Friday, January 31, 2020, 9:39:07 PM, Simon Slavin <slav...@bigfraud.org> wrote:

> On 31 Jan 2020, at 9:27pm, Keith Medcalf <kmedc...@dessus.com> wrote:

>> You are however correct that this is an "application consistency"
>> problem more than an SQLite problem and it is a lot of change for
>> little actual benefit.  

> How about this ?

> A program (possibly part of the SQLite precompiled suite, possibly
> from a third party) goes through any SQLite database as an integrity
> checker.  One of its jobs is to check that column constraints  
> are not violated.  This cannot possible be wrong.  A SQLite database
> with violated CHECK clauses is, by definition, corrupt. 

> However, because the checks are performed on the values input, not
> the values stored, some data in the database does violate a CHECK
> constraint.  

> Can this happen, given the behaviour Keith identified ?  If so, I
> would say that something is wrong.

Probably not, at least not with the example he used.

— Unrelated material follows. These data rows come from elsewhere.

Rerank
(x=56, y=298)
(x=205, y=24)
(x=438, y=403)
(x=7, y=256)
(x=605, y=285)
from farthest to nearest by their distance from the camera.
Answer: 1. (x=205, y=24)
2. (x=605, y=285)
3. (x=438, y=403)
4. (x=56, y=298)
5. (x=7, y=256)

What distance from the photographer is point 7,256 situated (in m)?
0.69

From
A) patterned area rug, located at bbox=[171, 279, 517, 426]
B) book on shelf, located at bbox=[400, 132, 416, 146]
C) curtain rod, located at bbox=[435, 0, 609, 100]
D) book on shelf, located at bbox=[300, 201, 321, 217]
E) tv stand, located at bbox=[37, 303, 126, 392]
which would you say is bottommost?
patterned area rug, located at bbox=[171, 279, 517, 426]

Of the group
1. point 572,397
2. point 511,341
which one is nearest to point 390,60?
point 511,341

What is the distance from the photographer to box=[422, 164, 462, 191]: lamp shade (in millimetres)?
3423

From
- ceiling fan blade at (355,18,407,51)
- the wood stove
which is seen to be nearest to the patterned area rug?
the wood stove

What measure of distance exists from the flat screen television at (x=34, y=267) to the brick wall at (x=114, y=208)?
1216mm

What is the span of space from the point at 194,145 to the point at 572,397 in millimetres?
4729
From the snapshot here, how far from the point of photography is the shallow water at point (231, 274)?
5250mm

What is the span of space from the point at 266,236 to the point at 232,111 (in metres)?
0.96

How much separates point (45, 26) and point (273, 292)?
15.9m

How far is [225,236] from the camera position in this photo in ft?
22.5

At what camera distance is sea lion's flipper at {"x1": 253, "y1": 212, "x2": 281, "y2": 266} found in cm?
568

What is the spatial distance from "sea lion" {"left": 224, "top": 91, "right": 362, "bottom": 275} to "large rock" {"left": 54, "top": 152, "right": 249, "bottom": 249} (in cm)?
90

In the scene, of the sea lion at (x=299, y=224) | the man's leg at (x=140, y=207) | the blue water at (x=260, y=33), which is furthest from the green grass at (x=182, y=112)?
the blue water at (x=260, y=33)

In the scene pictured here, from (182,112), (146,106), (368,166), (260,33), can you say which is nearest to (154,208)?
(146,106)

In Keith's example (assuming I understand it correctly), you are
stopped from inserting/updating something that -- if you did the
insertion/update WITHOUT the checks -- would be stored in such a
way that it would later pass "pragma integrity_check" if the checks
were in place.

So, inserting '1' (a string) into a field with integer affinity, but
no constraints would be allowed, and result in 1 (an integer) being
stored.

If that column were to magically gain a "check (typeof(x) == 'integer')"
constraint, it would pass "pragma integrity_check" (because by now it
contains an integer, not the string that was originally inserted).

If you now repeated the original insert (of the string '1') with the
check constraint in place it will now REJECT the insertion, because
the type-of-the-thing-being-inserted doesn't meet the constraint (it's
a string).

So it doesn't allow you to create an inconsistent database (as defined
by check constraints), but does stop some ways of inserting/modifying
data that would have created valid data if the checks weren't there.